**Text segment:**

DEA Claims “Media” Makes It Hard for Them to Prosecute Marijuana Offenders
New report credits journalism for crippling agency's ability to enforce and prosecute pot laws.
Published on December 9, 2016

Although the U.S. Drug Enforcement Administration (DEA) would like nothing more than to prosecute those people caught violating federal marijuana laws, the agency claims the media is making it difficult for them to get convictions.

On Tuesday, the DEA published its annual National Drug Threat Assessment, which is essentially a cluster of data obtained from 1,500 law enforcement agencies from across the nation detailing the many facets of the drug culture.

In the report, we have come to expect Uncle Sam’s dope sniffing henchmen to provide us with insight into things like international drug cartels, gang activity, prescription drugs, illegal drugs, and even legal marijuana. But we never would have expected the agency to credit journalism as the culprit in preventing federal prosecutors from cracking down on pot offenders.

“An abundance of media attention surrounding claims of possible medical benefits, has made enforcement and prosecution of marijuana-related offenses more difficult, especially in states that have approved marijuana laws,” reads a summary of the 2016 National Drug Threat Assessment.

Although the text does not give any specific cases in which the increased media attention has stopped the DEA from putting marijuana offenders in jail, the agency's claim, which is a first, got us to thinking about some of the highly publicized cases over the course of the past year where the legal cannabis community reigned victorious over federal law.

**Dataset records:**

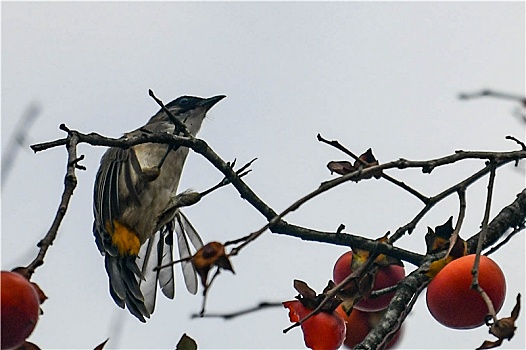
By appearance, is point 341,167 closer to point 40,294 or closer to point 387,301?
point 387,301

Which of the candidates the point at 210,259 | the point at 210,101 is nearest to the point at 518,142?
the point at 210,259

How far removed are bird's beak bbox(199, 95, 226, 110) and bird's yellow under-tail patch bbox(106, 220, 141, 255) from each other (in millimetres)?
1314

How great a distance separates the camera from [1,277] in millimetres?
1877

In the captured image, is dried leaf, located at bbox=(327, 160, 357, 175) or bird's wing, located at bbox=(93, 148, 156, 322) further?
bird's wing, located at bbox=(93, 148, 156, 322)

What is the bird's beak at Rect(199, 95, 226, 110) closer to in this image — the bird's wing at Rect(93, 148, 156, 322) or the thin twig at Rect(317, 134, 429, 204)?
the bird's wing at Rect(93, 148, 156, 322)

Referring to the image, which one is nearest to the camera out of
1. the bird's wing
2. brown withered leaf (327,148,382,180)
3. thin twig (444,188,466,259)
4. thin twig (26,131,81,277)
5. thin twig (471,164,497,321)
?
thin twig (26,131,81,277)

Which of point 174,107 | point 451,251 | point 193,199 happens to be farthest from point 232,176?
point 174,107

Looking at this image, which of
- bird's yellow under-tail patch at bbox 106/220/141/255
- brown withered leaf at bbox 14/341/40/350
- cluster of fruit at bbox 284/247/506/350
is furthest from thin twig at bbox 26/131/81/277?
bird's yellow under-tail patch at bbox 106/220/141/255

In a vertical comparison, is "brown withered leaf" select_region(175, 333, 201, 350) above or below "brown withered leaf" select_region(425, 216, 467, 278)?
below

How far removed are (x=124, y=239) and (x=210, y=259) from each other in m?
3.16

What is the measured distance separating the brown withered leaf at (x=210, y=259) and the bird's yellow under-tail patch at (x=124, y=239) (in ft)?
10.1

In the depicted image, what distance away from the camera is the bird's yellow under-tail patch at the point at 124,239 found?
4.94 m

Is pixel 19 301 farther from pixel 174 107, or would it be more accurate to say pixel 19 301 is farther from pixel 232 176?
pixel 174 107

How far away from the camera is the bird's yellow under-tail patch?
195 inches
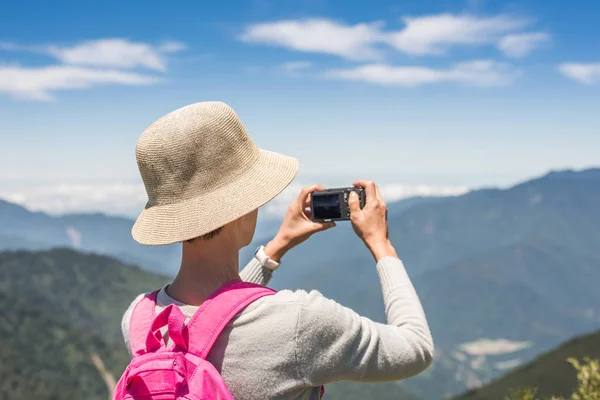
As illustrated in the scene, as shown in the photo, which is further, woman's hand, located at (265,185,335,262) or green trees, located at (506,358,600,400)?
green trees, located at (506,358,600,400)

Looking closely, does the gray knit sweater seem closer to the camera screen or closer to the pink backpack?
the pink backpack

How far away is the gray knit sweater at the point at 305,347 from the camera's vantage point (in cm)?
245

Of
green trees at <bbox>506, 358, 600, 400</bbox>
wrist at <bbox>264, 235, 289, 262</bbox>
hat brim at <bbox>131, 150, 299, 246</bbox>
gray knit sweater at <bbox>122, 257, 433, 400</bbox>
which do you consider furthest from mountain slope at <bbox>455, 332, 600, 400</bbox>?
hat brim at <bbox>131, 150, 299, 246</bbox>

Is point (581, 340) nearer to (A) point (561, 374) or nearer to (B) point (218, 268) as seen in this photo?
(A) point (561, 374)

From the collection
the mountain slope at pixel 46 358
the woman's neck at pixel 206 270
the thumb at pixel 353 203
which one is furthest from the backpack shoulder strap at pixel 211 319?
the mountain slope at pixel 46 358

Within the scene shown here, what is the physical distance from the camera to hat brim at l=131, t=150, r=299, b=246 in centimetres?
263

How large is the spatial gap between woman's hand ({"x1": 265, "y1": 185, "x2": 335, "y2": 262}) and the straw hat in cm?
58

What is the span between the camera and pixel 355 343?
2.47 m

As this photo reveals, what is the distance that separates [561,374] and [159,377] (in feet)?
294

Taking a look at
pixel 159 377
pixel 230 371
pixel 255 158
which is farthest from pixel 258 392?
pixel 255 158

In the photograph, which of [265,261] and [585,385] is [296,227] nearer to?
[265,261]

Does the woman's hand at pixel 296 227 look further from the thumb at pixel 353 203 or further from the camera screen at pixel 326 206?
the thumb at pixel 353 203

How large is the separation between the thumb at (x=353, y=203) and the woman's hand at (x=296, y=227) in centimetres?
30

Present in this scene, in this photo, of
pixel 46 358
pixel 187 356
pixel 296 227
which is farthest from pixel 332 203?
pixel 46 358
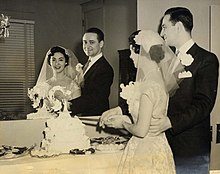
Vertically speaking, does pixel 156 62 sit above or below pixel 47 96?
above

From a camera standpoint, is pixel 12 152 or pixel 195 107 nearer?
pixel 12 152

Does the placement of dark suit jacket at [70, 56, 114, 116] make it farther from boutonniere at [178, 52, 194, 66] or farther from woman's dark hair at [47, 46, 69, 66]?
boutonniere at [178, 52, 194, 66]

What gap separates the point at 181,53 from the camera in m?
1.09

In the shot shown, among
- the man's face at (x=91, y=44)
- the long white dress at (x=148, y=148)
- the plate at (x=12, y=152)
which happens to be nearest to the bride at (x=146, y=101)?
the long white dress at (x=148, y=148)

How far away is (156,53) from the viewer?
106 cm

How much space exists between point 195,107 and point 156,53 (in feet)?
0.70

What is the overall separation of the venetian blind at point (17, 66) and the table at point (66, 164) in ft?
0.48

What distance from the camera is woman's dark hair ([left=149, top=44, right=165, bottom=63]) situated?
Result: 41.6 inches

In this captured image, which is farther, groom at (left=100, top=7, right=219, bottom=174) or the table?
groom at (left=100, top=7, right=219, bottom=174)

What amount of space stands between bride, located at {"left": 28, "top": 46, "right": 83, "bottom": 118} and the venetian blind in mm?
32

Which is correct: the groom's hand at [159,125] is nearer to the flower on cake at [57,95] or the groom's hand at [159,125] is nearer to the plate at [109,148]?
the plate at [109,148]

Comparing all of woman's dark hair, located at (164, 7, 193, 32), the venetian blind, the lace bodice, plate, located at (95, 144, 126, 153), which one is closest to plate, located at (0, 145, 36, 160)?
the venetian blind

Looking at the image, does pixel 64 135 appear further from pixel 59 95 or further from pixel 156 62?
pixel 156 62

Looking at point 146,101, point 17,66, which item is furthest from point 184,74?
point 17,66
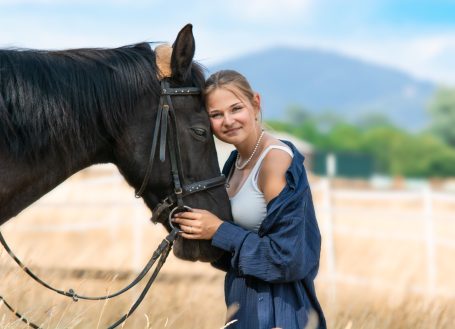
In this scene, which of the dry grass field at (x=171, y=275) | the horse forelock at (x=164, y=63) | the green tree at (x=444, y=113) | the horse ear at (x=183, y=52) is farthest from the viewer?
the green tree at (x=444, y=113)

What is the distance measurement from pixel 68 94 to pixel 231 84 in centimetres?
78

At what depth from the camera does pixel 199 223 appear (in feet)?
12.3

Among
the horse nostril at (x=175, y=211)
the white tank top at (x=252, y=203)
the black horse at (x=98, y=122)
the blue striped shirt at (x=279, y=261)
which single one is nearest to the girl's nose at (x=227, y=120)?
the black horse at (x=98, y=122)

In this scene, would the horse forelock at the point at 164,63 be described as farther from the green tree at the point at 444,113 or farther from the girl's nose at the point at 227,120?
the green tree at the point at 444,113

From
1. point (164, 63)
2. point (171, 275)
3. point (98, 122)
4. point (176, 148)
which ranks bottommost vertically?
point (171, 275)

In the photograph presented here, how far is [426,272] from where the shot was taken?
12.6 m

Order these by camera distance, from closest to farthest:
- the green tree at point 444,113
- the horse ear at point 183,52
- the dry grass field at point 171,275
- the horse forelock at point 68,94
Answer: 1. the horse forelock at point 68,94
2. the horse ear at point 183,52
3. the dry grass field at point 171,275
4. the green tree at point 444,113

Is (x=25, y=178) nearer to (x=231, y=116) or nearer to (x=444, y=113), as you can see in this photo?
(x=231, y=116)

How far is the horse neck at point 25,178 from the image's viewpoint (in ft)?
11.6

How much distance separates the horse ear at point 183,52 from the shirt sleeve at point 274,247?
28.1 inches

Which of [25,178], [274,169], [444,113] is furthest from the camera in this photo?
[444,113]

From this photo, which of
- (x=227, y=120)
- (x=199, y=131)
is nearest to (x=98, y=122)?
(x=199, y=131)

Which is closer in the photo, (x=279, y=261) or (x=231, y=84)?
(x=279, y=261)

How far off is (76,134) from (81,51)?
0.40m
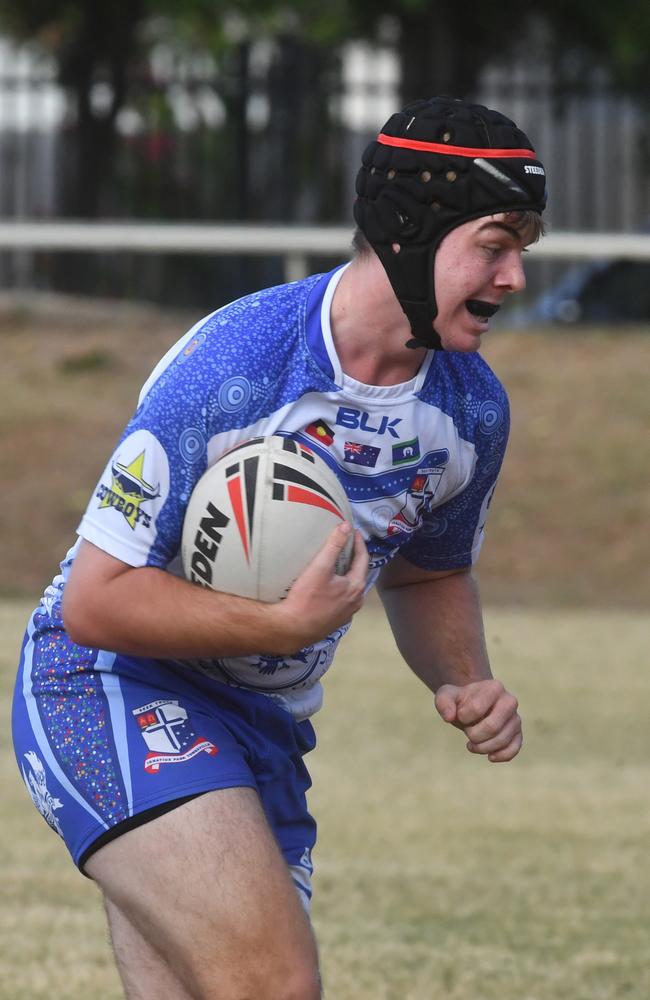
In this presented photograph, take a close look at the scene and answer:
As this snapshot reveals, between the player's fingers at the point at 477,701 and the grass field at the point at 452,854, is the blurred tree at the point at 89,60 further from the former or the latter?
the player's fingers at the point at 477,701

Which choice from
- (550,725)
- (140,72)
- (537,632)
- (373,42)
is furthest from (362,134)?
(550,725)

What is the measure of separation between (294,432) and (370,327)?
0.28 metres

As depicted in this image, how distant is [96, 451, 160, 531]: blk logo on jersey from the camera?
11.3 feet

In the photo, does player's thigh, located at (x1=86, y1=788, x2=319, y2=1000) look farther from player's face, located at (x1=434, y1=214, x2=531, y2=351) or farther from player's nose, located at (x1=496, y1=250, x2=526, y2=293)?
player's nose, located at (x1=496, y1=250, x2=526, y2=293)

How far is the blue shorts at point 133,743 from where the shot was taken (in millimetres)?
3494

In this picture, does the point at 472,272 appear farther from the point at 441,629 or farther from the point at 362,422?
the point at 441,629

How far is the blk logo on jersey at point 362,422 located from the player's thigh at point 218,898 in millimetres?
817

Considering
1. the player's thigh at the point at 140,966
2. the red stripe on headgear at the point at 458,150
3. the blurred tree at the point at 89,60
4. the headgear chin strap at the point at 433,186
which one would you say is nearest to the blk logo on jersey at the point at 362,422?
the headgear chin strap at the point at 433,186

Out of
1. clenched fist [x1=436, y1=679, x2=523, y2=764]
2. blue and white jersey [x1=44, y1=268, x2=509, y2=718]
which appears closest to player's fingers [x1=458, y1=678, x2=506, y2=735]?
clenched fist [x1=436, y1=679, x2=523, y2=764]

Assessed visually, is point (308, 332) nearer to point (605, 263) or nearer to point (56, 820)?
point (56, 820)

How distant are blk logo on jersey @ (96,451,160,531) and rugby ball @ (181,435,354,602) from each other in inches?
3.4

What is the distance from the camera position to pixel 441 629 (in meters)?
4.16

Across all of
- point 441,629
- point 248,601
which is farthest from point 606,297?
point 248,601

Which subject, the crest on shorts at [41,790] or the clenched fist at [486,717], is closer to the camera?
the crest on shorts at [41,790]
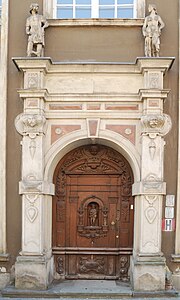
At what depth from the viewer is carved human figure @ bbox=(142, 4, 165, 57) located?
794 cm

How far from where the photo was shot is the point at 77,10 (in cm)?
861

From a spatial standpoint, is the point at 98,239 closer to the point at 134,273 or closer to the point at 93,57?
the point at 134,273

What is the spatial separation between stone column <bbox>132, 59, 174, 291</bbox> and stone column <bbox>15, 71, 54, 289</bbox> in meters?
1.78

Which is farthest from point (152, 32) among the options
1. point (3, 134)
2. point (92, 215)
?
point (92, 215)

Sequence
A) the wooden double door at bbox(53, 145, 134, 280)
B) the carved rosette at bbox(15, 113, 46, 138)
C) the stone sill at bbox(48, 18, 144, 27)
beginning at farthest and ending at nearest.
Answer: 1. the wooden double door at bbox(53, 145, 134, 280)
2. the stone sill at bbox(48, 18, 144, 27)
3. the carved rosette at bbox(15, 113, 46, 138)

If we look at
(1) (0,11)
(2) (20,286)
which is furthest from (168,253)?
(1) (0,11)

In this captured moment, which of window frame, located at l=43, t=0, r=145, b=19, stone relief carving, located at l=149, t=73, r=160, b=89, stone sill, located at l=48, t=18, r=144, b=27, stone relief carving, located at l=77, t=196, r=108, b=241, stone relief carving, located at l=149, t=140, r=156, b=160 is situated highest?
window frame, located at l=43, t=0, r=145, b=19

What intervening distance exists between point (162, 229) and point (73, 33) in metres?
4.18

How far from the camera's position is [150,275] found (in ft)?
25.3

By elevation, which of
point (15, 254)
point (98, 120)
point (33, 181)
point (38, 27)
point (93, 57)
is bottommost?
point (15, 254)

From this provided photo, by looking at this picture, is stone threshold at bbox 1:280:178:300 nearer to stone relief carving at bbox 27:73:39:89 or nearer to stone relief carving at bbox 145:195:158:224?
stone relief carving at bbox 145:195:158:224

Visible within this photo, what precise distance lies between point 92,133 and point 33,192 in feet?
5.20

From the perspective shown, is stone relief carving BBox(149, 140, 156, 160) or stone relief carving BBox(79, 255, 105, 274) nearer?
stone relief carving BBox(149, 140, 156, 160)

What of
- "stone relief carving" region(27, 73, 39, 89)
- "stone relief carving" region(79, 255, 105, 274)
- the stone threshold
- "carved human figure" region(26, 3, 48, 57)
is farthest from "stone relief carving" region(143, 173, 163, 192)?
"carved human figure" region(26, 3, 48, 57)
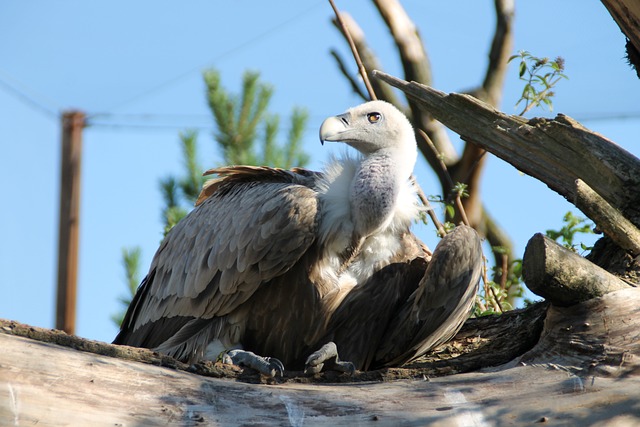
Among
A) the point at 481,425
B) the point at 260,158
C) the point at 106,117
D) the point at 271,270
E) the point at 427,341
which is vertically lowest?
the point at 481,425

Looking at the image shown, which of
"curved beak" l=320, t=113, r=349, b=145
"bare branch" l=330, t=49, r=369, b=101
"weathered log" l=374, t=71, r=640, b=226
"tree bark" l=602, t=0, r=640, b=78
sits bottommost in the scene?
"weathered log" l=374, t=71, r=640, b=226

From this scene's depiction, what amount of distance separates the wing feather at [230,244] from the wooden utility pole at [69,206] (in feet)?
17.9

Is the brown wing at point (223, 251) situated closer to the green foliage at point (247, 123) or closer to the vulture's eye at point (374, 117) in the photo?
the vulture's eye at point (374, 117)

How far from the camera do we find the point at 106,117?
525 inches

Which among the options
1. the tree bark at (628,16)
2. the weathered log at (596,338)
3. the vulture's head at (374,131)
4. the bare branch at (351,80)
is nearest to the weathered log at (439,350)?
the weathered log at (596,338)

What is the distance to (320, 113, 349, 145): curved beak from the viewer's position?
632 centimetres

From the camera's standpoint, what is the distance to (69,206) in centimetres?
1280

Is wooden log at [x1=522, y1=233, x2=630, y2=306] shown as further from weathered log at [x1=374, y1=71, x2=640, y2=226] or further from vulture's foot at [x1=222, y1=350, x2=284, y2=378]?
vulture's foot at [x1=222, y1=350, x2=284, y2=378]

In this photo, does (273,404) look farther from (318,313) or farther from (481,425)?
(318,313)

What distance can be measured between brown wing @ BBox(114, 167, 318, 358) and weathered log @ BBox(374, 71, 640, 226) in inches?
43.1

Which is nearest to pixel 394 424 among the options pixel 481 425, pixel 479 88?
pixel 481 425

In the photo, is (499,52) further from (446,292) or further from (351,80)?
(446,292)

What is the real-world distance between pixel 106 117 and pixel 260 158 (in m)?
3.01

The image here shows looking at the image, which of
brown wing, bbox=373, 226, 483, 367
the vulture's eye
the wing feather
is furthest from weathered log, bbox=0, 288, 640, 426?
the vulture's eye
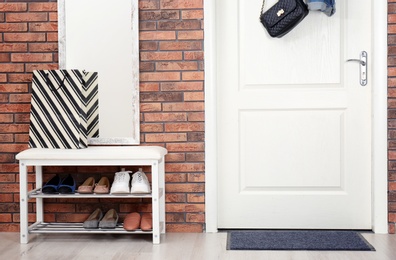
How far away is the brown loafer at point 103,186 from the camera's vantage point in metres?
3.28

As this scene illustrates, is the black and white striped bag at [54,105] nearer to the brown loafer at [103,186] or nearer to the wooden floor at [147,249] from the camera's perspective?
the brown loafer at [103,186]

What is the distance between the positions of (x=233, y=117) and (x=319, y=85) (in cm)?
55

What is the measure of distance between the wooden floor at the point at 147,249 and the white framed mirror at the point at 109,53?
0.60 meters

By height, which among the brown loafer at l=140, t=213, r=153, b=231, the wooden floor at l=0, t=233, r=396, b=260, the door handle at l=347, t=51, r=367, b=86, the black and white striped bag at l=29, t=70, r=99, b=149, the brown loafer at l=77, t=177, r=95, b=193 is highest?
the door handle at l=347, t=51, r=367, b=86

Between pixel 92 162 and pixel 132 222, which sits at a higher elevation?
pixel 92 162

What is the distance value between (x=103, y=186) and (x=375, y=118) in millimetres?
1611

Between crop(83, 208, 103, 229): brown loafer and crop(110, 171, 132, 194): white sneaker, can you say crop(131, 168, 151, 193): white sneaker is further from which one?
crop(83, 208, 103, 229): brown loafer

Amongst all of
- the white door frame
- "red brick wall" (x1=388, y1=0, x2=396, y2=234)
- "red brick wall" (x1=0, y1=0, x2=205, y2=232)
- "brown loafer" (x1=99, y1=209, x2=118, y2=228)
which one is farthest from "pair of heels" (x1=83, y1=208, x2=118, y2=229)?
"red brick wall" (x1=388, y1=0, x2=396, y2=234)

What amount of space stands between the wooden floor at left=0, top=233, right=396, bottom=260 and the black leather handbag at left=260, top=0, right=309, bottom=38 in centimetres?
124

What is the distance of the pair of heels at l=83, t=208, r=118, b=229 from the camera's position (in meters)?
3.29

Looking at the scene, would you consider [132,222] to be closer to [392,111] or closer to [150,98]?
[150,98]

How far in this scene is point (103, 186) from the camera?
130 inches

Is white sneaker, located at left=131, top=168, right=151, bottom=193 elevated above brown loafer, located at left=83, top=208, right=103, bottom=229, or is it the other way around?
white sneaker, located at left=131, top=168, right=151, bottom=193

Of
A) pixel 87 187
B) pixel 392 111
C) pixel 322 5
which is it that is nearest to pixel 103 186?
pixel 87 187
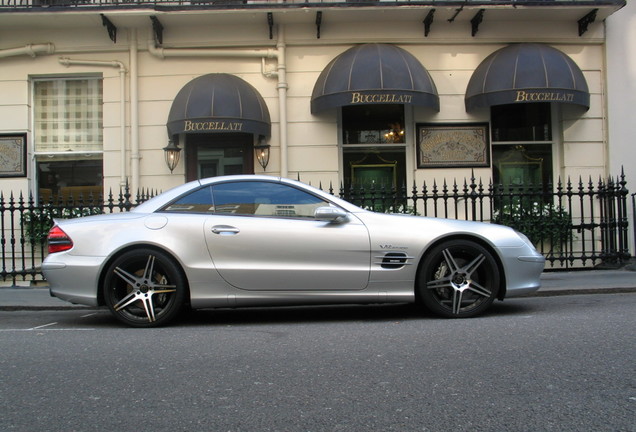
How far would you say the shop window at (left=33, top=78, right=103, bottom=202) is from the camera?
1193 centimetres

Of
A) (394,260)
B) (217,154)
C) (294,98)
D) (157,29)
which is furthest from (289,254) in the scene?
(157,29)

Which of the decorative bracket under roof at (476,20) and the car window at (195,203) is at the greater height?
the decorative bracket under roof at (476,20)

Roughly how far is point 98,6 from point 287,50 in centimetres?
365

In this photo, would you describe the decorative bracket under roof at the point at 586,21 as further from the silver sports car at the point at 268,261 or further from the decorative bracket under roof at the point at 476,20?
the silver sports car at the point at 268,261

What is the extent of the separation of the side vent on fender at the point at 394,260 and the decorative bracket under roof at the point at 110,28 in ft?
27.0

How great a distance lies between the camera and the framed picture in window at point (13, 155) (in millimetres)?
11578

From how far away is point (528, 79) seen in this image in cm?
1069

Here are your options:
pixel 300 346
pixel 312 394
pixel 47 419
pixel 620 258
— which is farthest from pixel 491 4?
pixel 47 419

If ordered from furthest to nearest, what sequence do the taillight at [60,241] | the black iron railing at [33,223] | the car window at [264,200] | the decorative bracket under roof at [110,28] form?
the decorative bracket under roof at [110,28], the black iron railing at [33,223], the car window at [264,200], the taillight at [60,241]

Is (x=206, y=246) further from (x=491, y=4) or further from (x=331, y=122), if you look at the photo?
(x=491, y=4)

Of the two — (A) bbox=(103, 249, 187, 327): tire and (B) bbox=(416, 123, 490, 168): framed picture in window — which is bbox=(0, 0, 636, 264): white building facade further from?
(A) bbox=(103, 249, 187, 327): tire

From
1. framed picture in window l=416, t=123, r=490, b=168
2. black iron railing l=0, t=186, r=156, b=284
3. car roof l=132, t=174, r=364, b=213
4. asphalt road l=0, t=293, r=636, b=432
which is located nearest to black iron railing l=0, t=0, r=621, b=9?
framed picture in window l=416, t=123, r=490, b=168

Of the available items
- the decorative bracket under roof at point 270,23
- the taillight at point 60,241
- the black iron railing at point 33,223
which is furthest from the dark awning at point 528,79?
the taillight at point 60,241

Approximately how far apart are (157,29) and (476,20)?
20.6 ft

**Questions to answer:**
(1) Write out the DEA article word for word, starting at the words "Although the U.S." and ending after the words "on pot offenders.".
(2) According to the DEA article, how many law enforcement agencies supplied data for the National Drug Threat Assessment?
The listing is separate material from the DEA article.

**Answers to the exercise:**
(1)
Although the U.S. Drug Enforcement Administration (DEA) would like nothing more than to prosecute those people caught violating federal marijuana laws, the agency claims the media is making it difficult for them to get convictions.

On Tuesday, the DEA published its annual National Drug Threat Assessment, which is essentially a cluster of data obtained from 1,500 law enforcement agencies from across the nation detailing the many facets of the drug culture.

In the report, we have come to expect Uncle Sam’s dope sniffing henchmen to provide us with insight into things like international drug cartels, gang activity, prescription drugs, illegal drugs, and even legal marijuana. But we never would have expected the agency to credit journalism as the culprit in preventing federal prosecutors from cracking down on pot offenders.

(2) 1,500 law enforcement agencies from across the nation.